Summary: Sacrificing of animals.

Details:
1) Fish gasp and suffer in a staged vignette, 4:54-5:04.
2) A decapitated rooster is used ceremonially, 12:33-12:54.
3) Three rams are sacrificed, gutted, butchered, and their ribbon-decorated heads displayed, 1:02:10-1:03:36.
4) Chickens are handled roughly, in the way many people consider acceptable. They are held inverted by their feet while the perp talks and gestures with his chicken-holding hands, 1:04:00-1:04:25.
5) Decapitated roosters flail and die around a dying man, 1:18:43-1:19:03.

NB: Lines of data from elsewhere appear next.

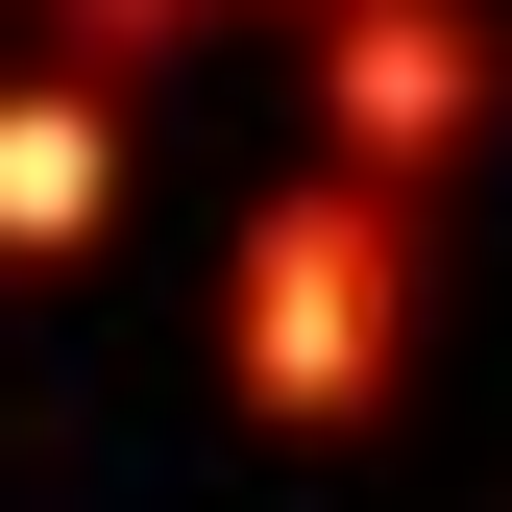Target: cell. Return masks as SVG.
I'll return each mask as SVG.
<instances>
[{
  "label": "cell",
  "mask_w": 512,
  "mask_h": 512,
  "mask_svg": "<svg viewBox=\"0 0 512 512\" xmlns=\"http://www.w3.org/2000/svg\"><path fill=\"white\" fill-rule=\"evenodd\" d=\"M220 342H244V415H269V439L391 415V366H415V196L293 171V196L220 244Z\"/></svg>",
  "instance_id": "1"
},
{
  "label": "cell",
  "mask_w": 512,
  "mask_h": 512,
  "mask_svg": "<svg viewBox=\"0 0 512 512\" xmlns=\"http://www.w3.org/2000/svg\"><path fill=\"white\" fill-rule=\"evenodd\" d=\"M512 98L488 0H317V171H366V196H439V147Z\"/></svg>",
  "instance_id": "2"
},
{
  "label": "cell",
  "mask_w": 512,
  "mask_h": 512,
  "mask_svg": "<svg viewBox=\"0 0 512 512\" xmlns=\"http://www.w3.org/2000/svg\"><path fill=\"white\" fill-rule=\"evenodd\" d=\"M98 220H122V98L0 74V269H98Z\"/></svg>",
  "instance_id": "3"
},
{
  "label": "cell",
  "mask_w": 512,
  "mask_h": 512,
  "mask_svg": "<svg viewBox=\"0 0 512 512\" xmlns=\"http://www.w3.org/2000/svg\"><path fill=\"white\" fill-rule=\"evenodd\" d=\"M49 25H74V49H171L196 0H49Z\"/></svg>",
  "instance_id": "4"
}]
</instances>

Culturally-sanctioned animal murder is the only aspect of this film that is not wonderful. I strongly recommend this Criterion remaster, skipping several brief scenes as I have notated, if you so choose. The Criterion Blu-ray also includes several excellent supplemental films:

• Mikhail Vartanov’s important 1969 documentary about Armenian art The Color of Armenian Land.
a 43-minute video essay by James Steffen, Decoding The Color Pomegranates, which does include some quick images of the animal sacrifices.
• Martiros Vartanov’s short abstraction, The Last Film (2014).
• Patrick Cazals’ excellent 2003 documentary about our director, Sergei Parajanov: The Rebel.
• A 26-minute 1977 documentary by Carlos de los Llanos about the poet Sayat-Nova, subject of Parajanoz’s film (from the series “Faith and Traditions of the Oriental Orthodox Churches”).